Confiés à l’écriture
Frédéric Boyer / Orphée

lettre du 17 janvier 2009


non peccat, quaecumque potest pecasse negare,
solaque famosam culpa professa facit.

(Amores, III, XIV)


Cette citation des Amours par Geoffrey Hill, ne devrait pas pas paraître inconvenante à Frédéric Boyer pour accueillir son Orphée chez POL éditeur, en cette "rentrée" de janvier.

Il s’agit de l’exergue de Ovide dans le III° Reich [1], qui appartient au recueil Le Château de Pentecôte et autres poèmes, traduits et présentés par René Gallet (Obsidiane, 1988).

Traduction (fidèle) de Henry Bornecque : "Une femme n’est pas infidèle quand elle peut nier qu’elle le soit, et seul l’aveu de la faute cause le scandale".

Perplexité ? à l’égard de l’auteur du Triomphe de l’Amour [2], à l’égard du traducteur des Aveux (i.e . Les Confessions) d’Augustin ? [3])

Nous sommes chez ces auteurs en pays de poètes et de théologiens, pour peu que l’on veuille accorder cette appellation à qui réfléchit, revient, se retourne sur ce qui le meut en profondeur, et pourquoi ne pas voir un mouvement de conversion chez Orphée, le désir d’un nouveau bail avec la vie [4], "ajouter une strophe à la vie", après avoir séjourné chez les morts, en pays d’écriture, de manière à retrouver le temps enfoui, le sens même de la légende : ce qui est à lire.

Pourquoi cet Orphée de Frédéric Boyer ? Tout d’abord parce que c’est un livre de Frédéric Boyer, et que même si la production de ce dernier est spécialement abondante, elle est toujours intéressante, souvent fascinante, parfois agaçante titillant les bords du culturel et du savant du profond et du dérisoire tout en faisant oeuvre salutaire par la révélation précisément de leur bord à bord voire de leur recouvrement et donnant au littéraire la valeur et d’une décision et d’un discernement, d’un risque à prendre.

J’invite donc à le faire concernant une lecture où l’on trouvera pour coudre les pages citations d’Ovide (Métamorphoses, Livre X) et de Virgile (Géorgiques, livre IV), les deux textes étant donnés traduits par l’auteur en annexe du récit. Ainsi le latin ressuscite. Mais comme chez Quignard (Albucius), pour ouvrir sur une cinquième saison, brève, mais belle. Une histoire de mort et d’amour, le temps d’une écriture.
============================================================
Les affirmations suivantes concordent-elles avec le texte sur l’Orphée de Frédéric Boyer ? Répondez à chacune par oui ou par non, en citant à l’identique les mots du texte qui tranchent.
(a) Le recueil Le Château de Pentecôte et autres poèmes a été traduit par René Gallet.
(b) Les passages d’Ovide et de Virgile donnés en annexe du récit sont traduits par quelqu’un d’autre que l’auteur.
(c) La traduction de Henry Bornecque est présentée comme libre.
============================================================
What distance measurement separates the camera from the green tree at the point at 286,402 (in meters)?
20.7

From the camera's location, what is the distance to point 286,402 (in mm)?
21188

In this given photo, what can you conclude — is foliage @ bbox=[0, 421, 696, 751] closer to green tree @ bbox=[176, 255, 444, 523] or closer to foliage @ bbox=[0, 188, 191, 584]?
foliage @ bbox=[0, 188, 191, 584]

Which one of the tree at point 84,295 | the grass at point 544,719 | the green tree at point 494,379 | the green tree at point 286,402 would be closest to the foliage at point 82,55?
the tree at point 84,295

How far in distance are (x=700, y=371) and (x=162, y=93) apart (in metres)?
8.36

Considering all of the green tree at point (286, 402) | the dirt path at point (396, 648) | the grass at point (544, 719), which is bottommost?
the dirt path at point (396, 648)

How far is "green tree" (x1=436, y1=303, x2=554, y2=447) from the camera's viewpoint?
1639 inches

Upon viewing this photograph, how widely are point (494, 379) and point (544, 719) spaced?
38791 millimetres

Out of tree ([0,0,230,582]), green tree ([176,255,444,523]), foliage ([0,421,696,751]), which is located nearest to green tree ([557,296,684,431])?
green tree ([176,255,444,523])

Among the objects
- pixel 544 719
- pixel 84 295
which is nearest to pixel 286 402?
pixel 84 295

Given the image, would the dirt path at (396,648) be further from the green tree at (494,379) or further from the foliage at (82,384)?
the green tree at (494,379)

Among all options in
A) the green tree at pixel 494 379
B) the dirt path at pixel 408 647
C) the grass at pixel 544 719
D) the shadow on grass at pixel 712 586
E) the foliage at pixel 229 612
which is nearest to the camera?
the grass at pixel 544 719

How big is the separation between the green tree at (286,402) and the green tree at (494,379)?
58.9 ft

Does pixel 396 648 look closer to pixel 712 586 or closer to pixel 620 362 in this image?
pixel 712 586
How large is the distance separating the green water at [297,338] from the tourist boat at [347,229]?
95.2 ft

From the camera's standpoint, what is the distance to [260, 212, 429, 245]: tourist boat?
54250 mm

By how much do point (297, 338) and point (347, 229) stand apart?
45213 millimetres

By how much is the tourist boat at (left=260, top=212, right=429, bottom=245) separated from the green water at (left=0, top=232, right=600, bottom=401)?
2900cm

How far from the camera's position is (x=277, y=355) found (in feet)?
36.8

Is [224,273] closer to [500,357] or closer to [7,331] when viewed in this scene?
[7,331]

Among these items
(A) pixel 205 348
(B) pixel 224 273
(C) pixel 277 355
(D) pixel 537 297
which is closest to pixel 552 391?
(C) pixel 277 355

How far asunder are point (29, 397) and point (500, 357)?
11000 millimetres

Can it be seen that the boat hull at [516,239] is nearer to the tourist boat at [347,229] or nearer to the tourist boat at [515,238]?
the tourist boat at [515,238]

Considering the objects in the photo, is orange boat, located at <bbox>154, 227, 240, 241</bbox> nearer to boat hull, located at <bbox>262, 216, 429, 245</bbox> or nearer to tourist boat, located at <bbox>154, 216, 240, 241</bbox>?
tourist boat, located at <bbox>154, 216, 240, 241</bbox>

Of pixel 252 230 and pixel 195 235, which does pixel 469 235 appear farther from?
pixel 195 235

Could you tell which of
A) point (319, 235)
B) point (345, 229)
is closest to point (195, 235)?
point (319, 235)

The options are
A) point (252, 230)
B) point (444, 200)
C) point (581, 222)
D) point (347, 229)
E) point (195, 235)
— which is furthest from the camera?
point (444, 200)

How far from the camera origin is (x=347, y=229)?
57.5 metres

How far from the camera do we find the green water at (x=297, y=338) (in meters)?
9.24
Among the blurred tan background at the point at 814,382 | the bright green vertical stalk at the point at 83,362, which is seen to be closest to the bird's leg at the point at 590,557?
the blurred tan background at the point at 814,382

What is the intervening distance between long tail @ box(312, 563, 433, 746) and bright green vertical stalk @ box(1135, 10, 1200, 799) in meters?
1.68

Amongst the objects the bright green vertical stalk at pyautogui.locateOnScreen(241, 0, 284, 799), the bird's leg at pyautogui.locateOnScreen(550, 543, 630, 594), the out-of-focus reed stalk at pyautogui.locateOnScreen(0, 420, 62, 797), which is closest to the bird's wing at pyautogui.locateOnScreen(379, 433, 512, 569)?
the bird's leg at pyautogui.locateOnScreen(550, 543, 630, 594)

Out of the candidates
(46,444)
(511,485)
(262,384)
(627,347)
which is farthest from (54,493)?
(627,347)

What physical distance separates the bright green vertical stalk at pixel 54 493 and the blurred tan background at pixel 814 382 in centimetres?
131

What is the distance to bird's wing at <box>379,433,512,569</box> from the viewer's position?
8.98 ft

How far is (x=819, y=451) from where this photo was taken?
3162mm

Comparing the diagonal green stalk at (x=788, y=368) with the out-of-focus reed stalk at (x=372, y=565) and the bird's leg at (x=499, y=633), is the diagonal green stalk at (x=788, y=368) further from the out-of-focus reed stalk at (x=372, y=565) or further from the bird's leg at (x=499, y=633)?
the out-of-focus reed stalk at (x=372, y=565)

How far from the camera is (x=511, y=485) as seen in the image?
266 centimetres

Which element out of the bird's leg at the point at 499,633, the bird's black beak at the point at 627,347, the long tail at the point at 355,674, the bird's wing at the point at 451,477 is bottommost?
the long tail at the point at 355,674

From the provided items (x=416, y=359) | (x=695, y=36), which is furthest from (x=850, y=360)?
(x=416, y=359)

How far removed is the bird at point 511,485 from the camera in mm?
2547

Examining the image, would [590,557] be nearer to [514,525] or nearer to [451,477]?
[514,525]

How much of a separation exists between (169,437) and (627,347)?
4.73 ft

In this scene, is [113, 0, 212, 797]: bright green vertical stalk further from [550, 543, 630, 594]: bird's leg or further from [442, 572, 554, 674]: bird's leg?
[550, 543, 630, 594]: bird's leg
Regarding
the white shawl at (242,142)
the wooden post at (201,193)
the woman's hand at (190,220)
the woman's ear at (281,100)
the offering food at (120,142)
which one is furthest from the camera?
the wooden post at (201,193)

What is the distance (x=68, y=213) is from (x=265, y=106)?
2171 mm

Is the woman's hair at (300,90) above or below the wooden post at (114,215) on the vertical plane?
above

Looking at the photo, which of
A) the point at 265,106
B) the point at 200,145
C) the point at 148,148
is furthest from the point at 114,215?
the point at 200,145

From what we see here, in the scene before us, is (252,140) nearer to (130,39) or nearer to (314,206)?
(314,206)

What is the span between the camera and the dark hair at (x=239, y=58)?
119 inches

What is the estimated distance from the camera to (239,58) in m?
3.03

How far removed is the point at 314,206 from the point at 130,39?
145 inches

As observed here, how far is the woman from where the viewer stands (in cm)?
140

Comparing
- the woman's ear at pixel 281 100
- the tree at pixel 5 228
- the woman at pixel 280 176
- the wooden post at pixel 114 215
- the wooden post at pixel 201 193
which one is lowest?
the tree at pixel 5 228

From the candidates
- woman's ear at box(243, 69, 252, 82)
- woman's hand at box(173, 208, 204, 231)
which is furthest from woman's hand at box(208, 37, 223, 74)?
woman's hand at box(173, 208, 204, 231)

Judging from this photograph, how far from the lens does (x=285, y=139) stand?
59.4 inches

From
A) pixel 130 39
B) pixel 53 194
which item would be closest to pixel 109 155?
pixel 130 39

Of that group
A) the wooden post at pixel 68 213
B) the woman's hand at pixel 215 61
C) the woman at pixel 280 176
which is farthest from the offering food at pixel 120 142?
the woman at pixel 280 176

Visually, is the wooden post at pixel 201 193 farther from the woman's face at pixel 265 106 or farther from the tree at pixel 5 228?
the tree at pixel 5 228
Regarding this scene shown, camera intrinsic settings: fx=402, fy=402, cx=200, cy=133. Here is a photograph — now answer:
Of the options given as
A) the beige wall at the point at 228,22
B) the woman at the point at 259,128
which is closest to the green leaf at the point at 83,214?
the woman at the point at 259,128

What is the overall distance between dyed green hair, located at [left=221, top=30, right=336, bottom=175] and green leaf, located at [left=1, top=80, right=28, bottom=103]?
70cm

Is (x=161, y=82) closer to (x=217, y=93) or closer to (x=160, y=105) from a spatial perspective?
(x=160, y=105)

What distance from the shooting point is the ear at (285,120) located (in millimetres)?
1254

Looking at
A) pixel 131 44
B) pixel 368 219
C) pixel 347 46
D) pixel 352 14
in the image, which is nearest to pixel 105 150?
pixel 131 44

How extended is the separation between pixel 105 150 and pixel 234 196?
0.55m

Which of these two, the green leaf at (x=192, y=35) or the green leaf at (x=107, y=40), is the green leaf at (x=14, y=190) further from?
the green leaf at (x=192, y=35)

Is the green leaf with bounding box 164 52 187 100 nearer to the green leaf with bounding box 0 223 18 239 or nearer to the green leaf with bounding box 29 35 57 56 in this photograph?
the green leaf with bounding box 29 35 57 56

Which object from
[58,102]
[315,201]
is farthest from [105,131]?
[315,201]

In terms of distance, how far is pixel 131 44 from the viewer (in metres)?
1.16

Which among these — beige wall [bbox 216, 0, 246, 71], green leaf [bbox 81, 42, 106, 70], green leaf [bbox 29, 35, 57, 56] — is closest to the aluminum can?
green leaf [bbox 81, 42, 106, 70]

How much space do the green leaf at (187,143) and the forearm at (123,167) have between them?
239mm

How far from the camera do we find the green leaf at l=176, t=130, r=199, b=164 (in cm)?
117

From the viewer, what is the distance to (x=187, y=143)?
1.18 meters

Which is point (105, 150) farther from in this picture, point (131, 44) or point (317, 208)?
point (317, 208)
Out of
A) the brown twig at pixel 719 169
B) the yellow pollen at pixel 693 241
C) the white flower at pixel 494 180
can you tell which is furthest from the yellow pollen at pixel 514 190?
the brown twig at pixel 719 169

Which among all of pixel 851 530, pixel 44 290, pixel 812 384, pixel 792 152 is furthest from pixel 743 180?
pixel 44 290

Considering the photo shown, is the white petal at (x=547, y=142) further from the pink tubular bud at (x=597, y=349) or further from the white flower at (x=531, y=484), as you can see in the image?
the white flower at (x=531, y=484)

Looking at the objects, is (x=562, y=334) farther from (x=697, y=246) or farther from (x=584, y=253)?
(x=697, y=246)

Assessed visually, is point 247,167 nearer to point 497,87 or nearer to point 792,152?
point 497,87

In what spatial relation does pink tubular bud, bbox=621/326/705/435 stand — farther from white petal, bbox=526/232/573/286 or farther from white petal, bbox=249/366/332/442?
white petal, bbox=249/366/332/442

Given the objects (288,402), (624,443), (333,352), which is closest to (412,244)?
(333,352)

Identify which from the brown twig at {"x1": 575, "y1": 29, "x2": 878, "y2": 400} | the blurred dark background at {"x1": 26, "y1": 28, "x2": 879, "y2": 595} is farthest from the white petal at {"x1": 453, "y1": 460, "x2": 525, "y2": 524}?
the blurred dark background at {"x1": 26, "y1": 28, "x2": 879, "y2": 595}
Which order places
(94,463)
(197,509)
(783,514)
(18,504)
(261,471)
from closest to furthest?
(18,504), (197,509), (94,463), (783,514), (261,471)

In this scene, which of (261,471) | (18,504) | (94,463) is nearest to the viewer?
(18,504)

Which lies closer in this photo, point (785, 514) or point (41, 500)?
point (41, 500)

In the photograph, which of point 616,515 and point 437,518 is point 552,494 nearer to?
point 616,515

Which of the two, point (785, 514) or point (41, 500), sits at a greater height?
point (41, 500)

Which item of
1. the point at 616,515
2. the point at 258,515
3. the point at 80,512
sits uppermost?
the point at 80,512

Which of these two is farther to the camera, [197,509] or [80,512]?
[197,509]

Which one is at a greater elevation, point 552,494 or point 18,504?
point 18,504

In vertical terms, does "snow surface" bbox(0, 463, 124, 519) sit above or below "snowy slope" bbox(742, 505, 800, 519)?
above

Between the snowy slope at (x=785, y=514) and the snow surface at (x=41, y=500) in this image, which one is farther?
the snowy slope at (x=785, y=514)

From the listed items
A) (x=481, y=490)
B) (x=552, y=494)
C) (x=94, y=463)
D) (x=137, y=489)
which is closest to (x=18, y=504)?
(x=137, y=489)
============================================================
> Réponse:
(a) Oui : « traduits et présentés par René Gallet (Obsidiane, 1988) ».
(b) Non : « les deux textes étant donnés traduits par l’auteur en annexe du récit ».
(c) Non : « Traduction (fidèle) de Henry Bornecque ».